*** EXERCISE PASSAGE

I think anyone that has renovated, built or decorated a house will understand that the entire act of doing so involves much patience. Things take time and the saying "Rome wasn't built in a day" is pretty apt, even if your ambitions do not extend to a Rome- like scale of construction.


Little finishing touches are gradually dribbling into my house, in some cases things I ordered a very, very long time ago and have been patiently waiting upon. I was very excited to finally receive a box of light fittings and lamps from Circa Lighting in the US. I ordered these lights back in November last year, so it's been quite a process. Two were back ordered, which delayed the entire shipment, and then I elected to have them sent by Sea, as air freight more than doubled the cost of the actual light fittings. After the backward and forward between the Customs agent, paying duty and GST and then waiting for the freight to Adelaide (they landed in Brisbane), finally on Thursday they arrived. There are 10 light fittings, but like almost anything this wasn't just a case of unpacking and putting them out - there is much tweaking involved, so it's going to be a few weeks until they're all properly in their homes. 


Two of the lights were these buffet lamps, which go in our dining area. I needed something slender here so that the painting wouldn't be blocked (The painting is called "The Art of Patience", so was an apt title for this blog post), and wanted something to add more light to the sideboard table top for when I serve meals off it. These striated and gilded metal lamps work really well here with their little rectangular shades.


The biggest batch of light fittings go into the library/ sitting room. One is a bracelet lamp in gilded metal for the drinks table. It echoes the squiggles in the curtains well, and gives a good contemporary feel to offset the more traditional aspects of this room.



The other light fitting goes on the Regency card table under the painting, and here you can see where a tweak is needed - the painting has to move up higher so that the light doesn't block it (this wasn't a surprise -I had already known this would be the case). Later this week I will be receiving the two chairs I ordered in the fabric I showed a couple of blog posts ago, so I'll wait until they're in position and then rehang the painting so it all balances well.  This light fitting is more traditional in feel, but I felt this would work better with the chairs that are coming as they are more modern with the fabric choice. It's all a bit of a balancing act.

******
*** STORED DATA

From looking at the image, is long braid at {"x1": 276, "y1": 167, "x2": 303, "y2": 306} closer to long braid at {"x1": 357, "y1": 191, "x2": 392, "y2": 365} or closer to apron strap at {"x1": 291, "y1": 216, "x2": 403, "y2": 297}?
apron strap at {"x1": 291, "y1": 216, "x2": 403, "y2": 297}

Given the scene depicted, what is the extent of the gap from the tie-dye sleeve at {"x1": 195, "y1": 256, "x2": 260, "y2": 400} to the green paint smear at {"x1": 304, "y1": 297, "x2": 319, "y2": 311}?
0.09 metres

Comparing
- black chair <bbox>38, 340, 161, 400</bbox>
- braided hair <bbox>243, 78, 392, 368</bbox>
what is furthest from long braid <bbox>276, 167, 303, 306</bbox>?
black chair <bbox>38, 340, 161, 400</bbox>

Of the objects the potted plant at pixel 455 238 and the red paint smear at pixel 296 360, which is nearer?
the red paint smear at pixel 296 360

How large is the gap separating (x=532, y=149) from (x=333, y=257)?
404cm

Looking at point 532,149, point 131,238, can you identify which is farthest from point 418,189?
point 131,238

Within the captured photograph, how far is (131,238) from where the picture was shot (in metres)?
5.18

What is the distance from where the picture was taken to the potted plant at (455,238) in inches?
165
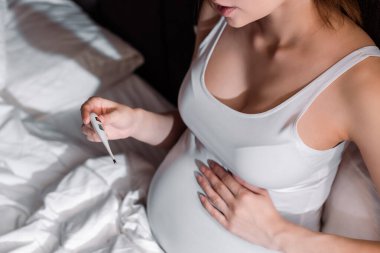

******

**HOW TO COMPLETE THIS TASK**
In the blog post about the new light fittings, list every piece of furniture that one of the new lamps is placed on.

**WRITTEN RESPONSE**
- The sideboard in the dining area (the two buffet lamps)
- The drinks table in the library/sitting room (the bracelet lamp)
- The Regency card table under the painting (the more traditional light fitting)